Energy minister Charles Hendry has told delegates at RWM in partnership with CIWM that waste remains an “integral part” of Government environment and energy policy.
Speaking at the first day of the exhibition, Hendry sought to reassure attendees that waste will continue to play a central role and that politicians were taking a “pragmatic approach” to the issue.
He added that the Government was already aware of a number of “particular regulatory problems” regarding advanced conversion technologies in the context of rules on permits.
He said: “We know the novel nature of these technologies can make it challenging for the industry to navigate Environment Agency (EA) permitting rules and guidance. So we will continue to work with the EA and industry to ensure that regulation does not have unintended consequences on the development of the energy recovery industry.

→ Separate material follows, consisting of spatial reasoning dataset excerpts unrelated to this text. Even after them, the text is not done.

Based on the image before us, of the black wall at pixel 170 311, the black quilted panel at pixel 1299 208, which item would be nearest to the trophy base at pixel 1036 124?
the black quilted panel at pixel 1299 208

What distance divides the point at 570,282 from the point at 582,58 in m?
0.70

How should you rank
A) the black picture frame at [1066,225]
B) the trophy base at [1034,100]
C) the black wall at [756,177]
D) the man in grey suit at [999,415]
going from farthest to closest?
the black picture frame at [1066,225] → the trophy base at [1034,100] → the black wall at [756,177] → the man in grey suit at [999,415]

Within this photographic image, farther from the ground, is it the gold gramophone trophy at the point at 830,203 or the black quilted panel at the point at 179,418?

“Part of the Government’s job is to raise ambition. It’s our job to see how much better we can do, constantly push at the boundaries and make sure we do better than we would otherwise.”
Hendry also discussed the “vital role” the Green Investment Bank will play in addressing market failures that prevent private sector infrastructure investment, and said waste is one of the areas likely to be eligible for initial intervention.
In response to a question from the floor regarding the effect of the Localism Bill on energy-from-waste (EfW) planning applications, Hendry said the legislation will drive communities towards “smaller, more sustainable EfW facilities”.
He said: “There should be agreement in a local framework on how that area should develop and the main component parts within it. I think all communities accept that dealing with their own waste is an important part of that.”